In the entries below, swap every "closer" for "nearer" and write the lines out again with nothing else altered.

| Collected data |
================================

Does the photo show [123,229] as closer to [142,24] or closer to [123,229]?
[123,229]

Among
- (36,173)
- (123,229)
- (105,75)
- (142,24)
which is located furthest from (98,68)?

================================

| EXPECTED ANSWER |
Does the photo show [123,229] as nearer to [142,24] or nearer to [123,229]?
[123,229]

Among
- (36,173)
- (123,229)
- (105,75)
- (142,24)
which is located furthest from (98,68)?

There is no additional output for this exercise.